Según esta autora, la sangrienta dinámica del
neoliberalismo toma los “cuerpos concebidos como productos de
intercambio que alteran y rompen las lógicas del proceso de producción
del capital, ya que subvierten los términos de éste al sacar de juego
la fase de producción de la mercancía, sustituyéndola por una mercancía
encarnada literalmente por el cuerpo y la vida humanos, a través de
técnicas de violencia extrema, como el secuestro o el asesinato por
encargo”. Los decapitados, los torturados y los desollados, que
ejemplifican “una mutilación y desacralización del cuerpo humano”, son
el reflejo más elocuente del modelo neoliberal. Como bien señala Jorge
Alemán, un psicoanalista argentino, actualmente el neoliberalismo
disputa el campo del sentido, la representación y la producción
biopolítica de subjetividad.
Al ominoso proceso en que estamos inmersos generalmente
se lo interpreta como la consecuencia del vínculo corrupto entre
delincuencia organizada y política (gobierno y partido político). Sayak
Valencia introduce un elemento fundante de nuestra cultura –el mandato
cultural de la masculinidad– y le da un giro al retomar al endriago
(personaje mítico en Amadís de Gaula), “monstruo que conjuga hombre,
hidra y dragón”, que “habita tierras infernales y produce gran temor
entre sus enemigos”. Ella usa el término de endriago para
“conceptualizar a los hombres que utilizan la violencia como medio de
supervivencia, mecanismo de autoafirmación y herramienta de trabajo”.
De acuerdo con la autora, nuestros endriagos no sólo
matan y torturan por dinero, sino que también buscan dignidad y
autoafirmación a través de una lógica kamikaze y sacrificial. Estos
nuevos sujetos “ultraviolentos y demoledores” (sicarios,
secuestradores, coyotes y polleros, pero también policías y soldados)
“fortalecen las jerarquías de ser y de valor que dividen al mundo, por
un lado, entre blancos y sujetos de color en el norte, y entre
distintos tipos de mestizos y poblaciones excluidas de proyectos
nacionales en el sur”.
O sea, son hombres que hacen frente a su situación de
marginalidad por medio del mercado negro (tráfico de cuerpos, drogas,
armas) y el imperio de la violencia: hombres pobres y marginales que
vienen de grupos étnicos discriminados y clases sociales subordinadas,
y que contribuyen a sostener el poder de la masculinidad hegemónica: la
de los gobernantes y empresarios.

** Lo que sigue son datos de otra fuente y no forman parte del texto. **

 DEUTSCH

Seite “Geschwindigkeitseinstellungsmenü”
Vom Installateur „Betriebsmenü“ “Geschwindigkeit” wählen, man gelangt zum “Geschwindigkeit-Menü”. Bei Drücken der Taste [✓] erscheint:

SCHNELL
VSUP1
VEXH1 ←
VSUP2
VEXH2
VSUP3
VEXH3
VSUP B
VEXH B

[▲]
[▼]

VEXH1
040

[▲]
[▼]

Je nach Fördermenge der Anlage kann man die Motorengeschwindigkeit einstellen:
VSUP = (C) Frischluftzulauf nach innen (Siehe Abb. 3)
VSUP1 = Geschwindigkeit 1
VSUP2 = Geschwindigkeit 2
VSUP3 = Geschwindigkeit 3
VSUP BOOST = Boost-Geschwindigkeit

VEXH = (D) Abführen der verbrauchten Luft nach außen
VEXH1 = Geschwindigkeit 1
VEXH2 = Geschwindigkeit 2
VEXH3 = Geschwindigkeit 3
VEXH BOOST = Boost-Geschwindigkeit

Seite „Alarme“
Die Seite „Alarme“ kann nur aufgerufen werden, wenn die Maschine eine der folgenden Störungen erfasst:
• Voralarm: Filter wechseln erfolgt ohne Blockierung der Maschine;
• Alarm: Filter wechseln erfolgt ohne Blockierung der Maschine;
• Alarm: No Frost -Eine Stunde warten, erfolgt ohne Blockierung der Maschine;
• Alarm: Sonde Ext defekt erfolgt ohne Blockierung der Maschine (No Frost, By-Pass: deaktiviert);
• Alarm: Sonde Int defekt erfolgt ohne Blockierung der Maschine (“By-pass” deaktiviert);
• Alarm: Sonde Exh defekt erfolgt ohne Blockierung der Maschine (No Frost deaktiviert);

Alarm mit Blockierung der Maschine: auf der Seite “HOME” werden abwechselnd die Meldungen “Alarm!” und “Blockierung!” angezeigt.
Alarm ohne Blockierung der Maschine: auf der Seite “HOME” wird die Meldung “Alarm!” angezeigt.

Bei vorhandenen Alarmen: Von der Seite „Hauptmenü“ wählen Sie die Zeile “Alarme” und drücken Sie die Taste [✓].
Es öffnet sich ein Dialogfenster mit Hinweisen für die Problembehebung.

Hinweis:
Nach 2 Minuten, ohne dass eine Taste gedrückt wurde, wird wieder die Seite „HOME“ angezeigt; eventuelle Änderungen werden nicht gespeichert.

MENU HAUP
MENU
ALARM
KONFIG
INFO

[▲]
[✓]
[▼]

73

El mandato de la masculinidad que han
internalizado los hace incapaces de cuestionar –y rebelarse– ante un
sistema donde están estrechamente entretejidos el poder, la economía y
una virilidad depredadora. Un mandato que crea, como bien explica
Valencia, una de las subjetividades más “feroces e irreparables” del
capitalismo neoliberal.
Matar se ha convertido en el negocio más rentable para
estos endriagos, impulsados por el deseo de consumo y la necesidad de
hacerse de un capital. Valencia dice que en el capitalismo gore, la
destrucción del cuerpo se convierte en una mercancía valorada y
califica la comercialización política del asesinato como
necroempoderamiento. El necroempoderamiento neoliberal, con su brutal
enriquecimiento económico, también “invisibiliza el hecho de que estos
procesos inciden sobre los cuerpos de aquellos que forman parte del
devenir minoritario”. Sí, también son principalmente hombres (y algunas
mujeres) pobres en los que, de una forma u otra, toda esta violencia
gore recae.
No es posible resumir en estas páginas la impactante
reflexión de Sayak Valencia, que integra en su análisis las
polarizaciones económicas, el bombardeo informativo/publicitario
hiperconsumista y los imperativos de la masculinidad. Ella señala que
el escenario donde circulan libremente la droga, la violencia y el
capital, mientras las personas –migrantes sobre todo– son traficadas y
asesinadas, no es el que imaginábamos para el inicio del nuevo milenio,
pero es el que tenemos y es nuestra responsabilidad reflexionar en él.
En la dirección de explicarnos por qué “la historia
contemporánea ya no se escribe desde los sobrevivientes, sino desde el
número de muertos”, la reflexión crítica de Valencia introduce el
elemento del papel de la masculinidad marginal y gore de los endriagos
actuales como una referencia indispensable para comprender mejor lo
ocurrido en Ayotzinapa. Con un humor negro premonitorio, la solapa del
libro de Valencia registra que, hace años, en un periódico mexicano
apareció una viñeta en la que se veía al diablo muy preocupado por la
situación de violencia en el país, y le decía a un colega: “Durante
décadas temíamos que se colombianizara México, lo que ahora tememos es
que se mexicanice el infierno”. Acertó el diablo.